Take the entries below and reproduce them word for word.

▶ PROVIDED DATA
* * * * *
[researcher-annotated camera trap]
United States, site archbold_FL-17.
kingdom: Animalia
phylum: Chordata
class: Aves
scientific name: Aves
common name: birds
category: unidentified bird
* * * * *
▶ REPLY
[researcher-annotated camera trap]
United States, site archbold_FL-17.
kingdom: Animalia
phylum: Chordata
class: Aves
scientific name: Aves
common name: birds
category: unidentified bird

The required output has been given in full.